Because here’s the deal:  When we follow Jesus with a “fill it to the brim” spirit, we become part of the miracle.  Just as those servants who did more than was expected got to become part of the miracle.  There were many more gallons of water that became wine because of their extravagant obedience.

And then finally we are told that the wine Jesus made was of the highest quality.

. . . the master of the banquet tasted the water that had been turned into wine.  He did not realize where it had come from, though the servants who had drawn the water knew.  Then

he called the bridegroom aside and said, “Everyone brings

out the choice wine first and then the cheaper wine after the guests have had too much to drink; but you have saved the best till now” (2:9-10).

 

Jesus made the best wine anybody ever tasted.  Even better than the wine Helen will serve you if you ever visit her at Fujishin Family Cellars, Idaho’s 2018 Winery of the Year.

This is a miracle that is downplayed in a lot of churches, and for good reason.  Alcohol is a serious problem for a lot of people. There’s the story of the woman who abstained from alcohol as a matter of Christian principle.  When her friend pointed out that Jesus turned water into wine, she said, “I know.  That’s one thing about Jesus I never did like.”

We can joke about it, but it’s not a joking matter in a lot of families.  Alcohol abuse ruins lives.

There are people who can drink in moderation and it never becomes a problem.  But there is a certain percentage of the population that cannot take a single drink without it becoming a problem.  Because they can’t stop.  It becomes an addiction that enslaves them.  And the only sure way to make sure that never happens to you is to never take that first drink.  Or to not take that next drink.  To stop drinking.

It’s pretty well established that addicts don’t stop being addicts without help.  The help of others.  The help of 12-step recovery programs.  And one of those 12 steps, most people will tell you it’s the most important one, is asking God for help.

Yes, it is strange that this miracle, with so many lessons about asking for help has to do with a substance that a lot of people cannot free themselves from without asking for help.

That might be the miracle you need most.  Maybe for you.  Maybe for someone you love.  Or it might be something else.  I promise you this.  God has a miracle for you bigger and better than you can imagine.  Ask him for it.  Ask for help.

Life is funny.  We all need help.  All through our lives we need help.  Yet most all of us go through an extended period of time in the middle of our lives when we convince ourselves that we don’t.

As babies we need a lot of help.  As children, we know we can’t get along without Mommy and Daddy.  Then we get to be teenagers, and we decide we don’t need anybody’s help.  As the Beatles sang, “When I was younger, so much younger than today, I never needed anybody’s help in any way.”  And we often live under that illusion for most of our lives.

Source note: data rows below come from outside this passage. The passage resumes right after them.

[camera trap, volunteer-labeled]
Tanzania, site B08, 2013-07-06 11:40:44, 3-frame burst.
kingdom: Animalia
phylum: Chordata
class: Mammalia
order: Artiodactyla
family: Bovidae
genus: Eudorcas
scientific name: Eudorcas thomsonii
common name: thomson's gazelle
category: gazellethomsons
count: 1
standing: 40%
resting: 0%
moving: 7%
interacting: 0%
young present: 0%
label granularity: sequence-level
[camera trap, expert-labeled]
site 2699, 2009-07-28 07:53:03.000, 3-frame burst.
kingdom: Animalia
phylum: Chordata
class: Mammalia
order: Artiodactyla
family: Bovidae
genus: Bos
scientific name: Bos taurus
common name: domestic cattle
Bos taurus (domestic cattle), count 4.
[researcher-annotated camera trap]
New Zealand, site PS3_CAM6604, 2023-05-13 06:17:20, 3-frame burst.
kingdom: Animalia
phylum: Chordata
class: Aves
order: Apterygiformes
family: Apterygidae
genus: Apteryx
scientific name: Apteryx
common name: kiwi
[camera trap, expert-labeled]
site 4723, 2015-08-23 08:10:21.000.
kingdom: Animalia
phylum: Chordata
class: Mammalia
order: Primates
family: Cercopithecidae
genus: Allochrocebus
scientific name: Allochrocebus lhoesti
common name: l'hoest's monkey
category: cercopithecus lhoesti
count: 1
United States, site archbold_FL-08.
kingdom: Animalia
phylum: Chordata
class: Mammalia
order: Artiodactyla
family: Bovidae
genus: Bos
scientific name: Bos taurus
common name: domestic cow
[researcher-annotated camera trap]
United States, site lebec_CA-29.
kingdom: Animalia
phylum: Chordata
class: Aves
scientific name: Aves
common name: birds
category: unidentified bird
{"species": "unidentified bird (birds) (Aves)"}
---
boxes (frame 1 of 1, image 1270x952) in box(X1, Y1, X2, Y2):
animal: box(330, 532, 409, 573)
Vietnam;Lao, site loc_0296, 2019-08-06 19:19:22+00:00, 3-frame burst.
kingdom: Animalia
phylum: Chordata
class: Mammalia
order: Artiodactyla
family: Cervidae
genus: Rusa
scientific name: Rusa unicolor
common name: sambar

But if we live long enough, things will change.  We will need help.  We who helped our children will be needing our children to help us.  “Help me get dressed.  Help me eat my food.  Help me go to the bathroom.”

We are born needing help.  We die needing help.  In between we can fool ourselves into thinking we don’t need any help.  But we do.  We always do.

Thank God help is always there.  God put us on this earth to help each other.  And God who put us on this earth, is only too happy to help us.  All we have to do is ask.

 

Dear God, we all love independence.   We all love the freedom to do whatever we want to do, just the way we want to do it, without anybody interfering.  But the truth is, we need each other.  The truth is, we need you.  The truth is, we need help.  So help us to pray that shortest and simplest of all prayers:  “Help!”  And to pray it often.  And to pray it with our whole heart.  And then to do whatever Jesus tell us to do.  And to do it over and above the minimum, with a “fill it to the brim” spirit.  And God, help us also to be helpers.  Make us sensitive to those who need our help.  Give us wisdom in knowing how to help without enabling destructive habits.  For we can care, but only you can cure.  In Jesus’ name,  Amen.